Please continue the passage below describing the multimedia console's hardware, picking up right after its final sentence about the media drive.

= Source extract =
** START **

1. The computing environment can be used to interpret one or more
gestures or other movements and, in response, update a visual space
on a display. The computing environment such as the computing
environment 12 described above may include a multimedia console
100, such as a gaming console. The multimedia console 100 has a
central processing unit (CPU) 101 having a level 1 cache 102, a
level 2 cache 104, and a flash ROM (Read Only Memory) 106. The
level 1 cache 102 and a level 2 cache 104 temporarily store data
and hence reduce the number of memory access cycles, thereby
improving processing speed and throughput. The CPU 101 may be
provided having more than one core, and thus, additional level 1
and level 2 caches 102 and 104. The memory 106 such as flash ROM
may store executable code that is loaded during an initial phase of
a boot process when the multimedia console 100 is powered on.
[0053] A graphics processing unit (GPU) 108 and a video
encoder/video codec (coder/decoder) 114 form a video processing
pipeline for high speed and high resolution graphics processing.
Data is carried from the graphics processing unit 108 to the video
encoder/video codec 114 via a bus. The video processing pipeline
outputs data to an A/V (audio/video) port 140 for transmission to a
television or other display. A memory controller 110 is connected
to the GPU 108 to facilitate processor access to various types of
memory 112, such as RAM (Random Access Memory).
[0054] The multimedia console 100 includes an I/O controller 120, a
system management controller 122, an audio processing unit 123, a
network interface 124, a first USB host controller 126, a second
USB controller 128 and a front panel I/O subassembly 130 that are
preferably implemented on a module 118. The USB controllers 126 and
128 serve as hosts for peripheral controllers 142(1)-142(2), a
wireless adapter 148, and an external memory device 146 (e.g.,
flash memory, external CD/DVD ROM drive, removable media, etc.).
The network interface (NW IF) 124 and/or wireless adapter 148
provide access to a network (e.g., the Internet, home network,
etc.) and may be any of a wide variety of various wired or wireless
adapter components including an Ethernet card, a modem, a Bluetooth
module, a cable modern, and the like.
[0055] System memory 143 is provided to store application data that
is loaded during the boot process. A media drive 144 is provided
and may comprise a DVD/CD drive, hard drive, or other removable
media drive. The media drive 144 may be internal or external to the
multimedia console 100. Application data may be accessed via the
media drive 144 for execution, playback, etc. by the multimedia
console 100. The media drive 144 is connected to the I/O controller
120 via a bus, such as a Serial ATA bus or other high speed
connection.

** END **

= Data shown =
** START **

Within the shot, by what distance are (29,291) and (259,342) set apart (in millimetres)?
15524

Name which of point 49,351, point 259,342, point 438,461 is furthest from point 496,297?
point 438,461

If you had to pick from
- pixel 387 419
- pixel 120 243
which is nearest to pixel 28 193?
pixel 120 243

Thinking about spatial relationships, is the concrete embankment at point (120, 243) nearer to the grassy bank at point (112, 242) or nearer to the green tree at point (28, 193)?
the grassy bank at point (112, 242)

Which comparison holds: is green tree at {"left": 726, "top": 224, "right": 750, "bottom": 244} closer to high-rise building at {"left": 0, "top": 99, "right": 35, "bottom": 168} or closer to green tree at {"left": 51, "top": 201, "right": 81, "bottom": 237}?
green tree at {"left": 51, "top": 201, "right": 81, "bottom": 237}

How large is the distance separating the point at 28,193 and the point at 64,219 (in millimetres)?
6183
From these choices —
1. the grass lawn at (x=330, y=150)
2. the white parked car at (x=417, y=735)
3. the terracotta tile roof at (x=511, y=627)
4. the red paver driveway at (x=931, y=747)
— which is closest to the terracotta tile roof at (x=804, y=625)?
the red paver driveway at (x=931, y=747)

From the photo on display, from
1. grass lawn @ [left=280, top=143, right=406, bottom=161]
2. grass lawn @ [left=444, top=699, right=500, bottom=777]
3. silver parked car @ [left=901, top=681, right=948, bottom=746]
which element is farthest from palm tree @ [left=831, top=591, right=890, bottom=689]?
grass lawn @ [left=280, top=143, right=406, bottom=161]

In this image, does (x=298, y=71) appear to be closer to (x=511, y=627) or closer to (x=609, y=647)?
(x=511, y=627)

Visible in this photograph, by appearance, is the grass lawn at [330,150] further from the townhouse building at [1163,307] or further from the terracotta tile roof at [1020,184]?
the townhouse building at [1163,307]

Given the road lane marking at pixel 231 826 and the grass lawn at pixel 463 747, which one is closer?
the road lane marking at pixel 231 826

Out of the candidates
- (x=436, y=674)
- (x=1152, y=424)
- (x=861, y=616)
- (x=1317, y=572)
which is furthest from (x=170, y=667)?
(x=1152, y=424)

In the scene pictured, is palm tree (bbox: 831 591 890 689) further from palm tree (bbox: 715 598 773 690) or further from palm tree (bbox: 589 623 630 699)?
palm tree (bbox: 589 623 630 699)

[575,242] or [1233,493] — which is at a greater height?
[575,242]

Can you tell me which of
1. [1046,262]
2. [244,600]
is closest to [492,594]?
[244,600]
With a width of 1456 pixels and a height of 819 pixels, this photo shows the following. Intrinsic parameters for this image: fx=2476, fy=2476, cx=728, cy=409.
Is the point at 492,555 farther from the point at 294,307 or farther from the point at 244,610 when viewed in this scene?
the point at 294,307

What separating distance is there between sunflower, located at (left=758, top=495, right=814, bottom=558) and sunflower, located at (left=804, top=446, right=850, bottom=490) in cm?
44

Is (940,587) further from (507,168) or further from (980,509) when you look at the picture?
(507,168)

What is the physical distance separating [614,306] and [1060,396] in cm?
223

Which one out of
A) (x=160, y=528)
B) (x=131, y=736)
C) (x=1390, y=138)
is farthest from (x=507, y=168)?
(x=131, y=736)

** END **

= Task output =
[0056] The system management controller 122 provides a variety of
service functions related to assuring availability of the
multimedia console 100. The audio processing unit 123 and an audio
codec 132 form a corresponding audio processing pipeline with high
fidelity and stereo processing. Audio data is carried between the
audio processing unit 123 and the audio codec 132 via a
communication link. The audio processing pipeline outputs data to
the A/V port 140 for reproduction by an external audio player or
device having audio capabilities.
[0057] The front panel I/O subassembly 130 supports the
functionality of the power button 150 and the eject button 152, as
well as any LEDs (light emitting diodes) or other indicators
exposed on the outer surface of the multimedia console 100. A
system power supply module 136 provides power to the components of
the multimedia console 100. A fan 138 cools the circuitry within
the multimedia console 100.
[0058] The CPU 101, GPU 108, memory controller 110, and various
other components within the multimedia console 100 are
interconnected via one or more buses, including serial and parallel
buses, a memory bus, a peripheral bus, and a processor or local bus
using any of a variety of bus architectures.
[0059] When the multimedia console 100 is powered on, application
data may be loaded from the system memory 143 into memory 112
and/or caches 102, 104 and executed on the CPU 101. The application
may present a graphical user interface that provides a consistent
user experience when navigating to different media types available
on the multimedia console 100. In operation, applications and/or
other media contained within the media drive 144 may be launched or
played from the media drive 144 to provide additional
functionalities to the multimedia console 100.
[0060] The multimedia console 100 may be operated as a standalone
system by simply connecting the system to a television or other
display. In this standalone mode, the multimedia console 100 allows
one or more users to interact with the system, watch movies, or
listen to music. However, with the integration of broadband
connectivity made available through the network interface 124 or
the wireless adapter 148, the multimedia console 100 may further be
operated as a participant in a larger network community.
[0061] When the multimedia console 100 is powered on, a specified
amount of hardware resources are reserved for system use by the
multimedia console operating system. These resources may include a
reservation of memory (e.g., 16 MB), CPU and GPU cycles (e.g., 5%),
networking bandwidth (e.g., 8 kbs), etc. Because these resources
are reserved at system boot time, the reserved resources do not
exist from the application's view.
[0062] In particular, the memory reservation preferably is large
enough to contain the launch kernel, concurrent system applications
and drivers. The CPU reservation is preferably constant such that
if the reserved CPU usage is not used by the system applications,
an idle thread will consume any unused cycles.
[0063] With regard to the GPU reservation, lightweight messages
generated by the system applications (e.g., popups) are displayed
by using a GPU interrupt to schedule code to render popup into an
overlay. The amount of memory required for an overlay depends on
the overlay area size and the overlay preferably scales with screen
resolution. Where a full user interface is used by the concurrent
system application, it is preferable to use a resolution
independent of application resolution. A scaler may be used to set
this resolution such that the need to change frequency and cause a
TV resynch is eliminated.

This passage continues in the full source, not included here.